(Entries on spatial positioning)
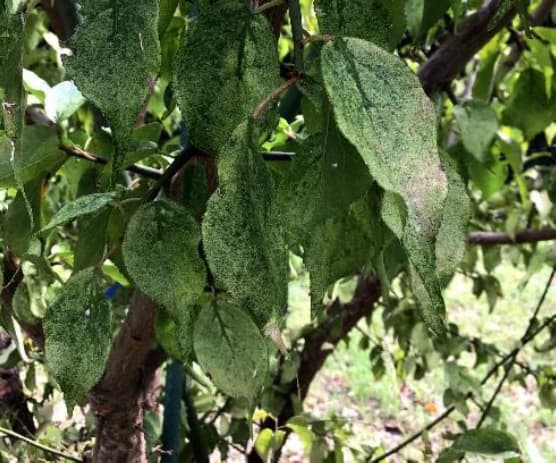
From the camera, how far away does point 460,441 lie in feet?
1.99

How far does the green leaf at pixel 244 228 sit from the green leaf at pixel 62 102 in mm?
254

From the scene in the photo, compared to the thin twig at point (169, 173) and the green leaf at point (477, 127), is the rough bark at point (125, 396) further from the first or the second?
the green leaf at point (477, 127)

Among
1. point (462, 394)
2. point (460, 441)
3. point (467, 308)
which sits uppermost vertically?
point (460, 441)

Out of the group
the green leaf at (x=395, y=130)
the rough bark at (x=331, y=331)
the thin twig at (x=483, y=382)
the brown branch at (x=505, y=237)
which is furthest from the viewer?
the rough bark at (x=331, y=331)

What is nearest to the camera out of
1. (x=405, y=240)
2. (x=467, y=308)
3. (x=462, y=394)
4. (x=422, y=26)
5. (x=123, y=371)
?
(x=405, y=240)

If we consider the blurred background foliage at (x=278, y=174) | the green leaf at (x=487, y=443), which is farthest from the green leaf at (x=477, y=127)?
the green leaf at (x=487, y=443)

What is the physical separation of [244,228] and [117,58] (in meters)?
0.06

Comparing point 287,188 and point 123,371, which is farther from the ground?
point 287,188

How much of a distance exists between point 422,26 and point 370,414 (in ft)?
6.80


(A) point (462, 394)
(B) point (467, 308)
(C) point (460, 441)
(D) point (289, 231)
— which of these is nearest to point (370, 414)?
(B) point (467, 308)

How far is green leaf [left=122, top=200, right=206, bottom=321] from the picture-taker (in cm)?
28

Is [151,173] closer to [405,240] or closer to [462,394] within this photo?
[405,240]

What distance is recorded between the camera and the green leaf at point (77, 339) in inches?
11.6

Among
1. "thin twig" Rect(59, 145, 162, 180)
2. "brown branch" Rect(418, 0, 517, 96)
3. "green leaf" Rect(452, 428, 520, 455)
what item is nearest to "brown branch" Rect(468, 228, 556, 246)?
"brown branch" Rect(418, 0, 517, 96)
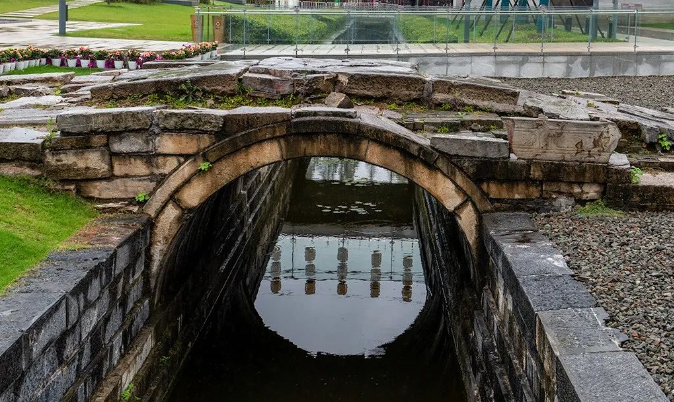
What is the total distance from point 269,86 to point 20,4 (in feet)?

- _Challenge_:
Convert the lines from the one holding "(A) point (462, 394)" through the end of the records, both included, into a Markdown table with the columns Row and Line. Give each line its own row, and leave out blank lines and the pictures.

- _Output of the exercise_:
| Row | Line |
|---|---|
| 1 | (A) point (462, 394) |
| 2 | (B) point (467, 308) |
| 3 | (C) point (460, 441) |
| 4 | (D) point (289, 231) |
| 5 | — which of these is nearest to point (370, 414)? |
| 6 | (B) point (467, 308) |
| 7 | How far is green leaf [left=122, top=200, right=206, bottom=321] from the picture-taker (in cm)? |
| 8 | 28 |
| 9 | Is [151,173] closer to [405,240] or closer to [462,394] within this photo? |
| 10 | [405,240] |
| 11 | What distance is recorded between the camera and the green leaf at point (77, 339) in inches? |
| 12 | 11.6 |
| 13 | Among |
| 14 | 1. "thin twig" Rect(59, 145, 162, 180) |
| 15 | 2. "brown branch" Rect(418, 0, 517, 96) |
| 16 | 3. "green leaf" Rect(452, 428, 520, 455) |
| 17 | what item is nearest to "brown branch" Rect(468, 228, 556, 246)? |
| 18 | "brown branch" Rect(418, 0, 517, 96) |
| 19 | What is the total distance from point 269,86 to point 20,4 (in feet)? |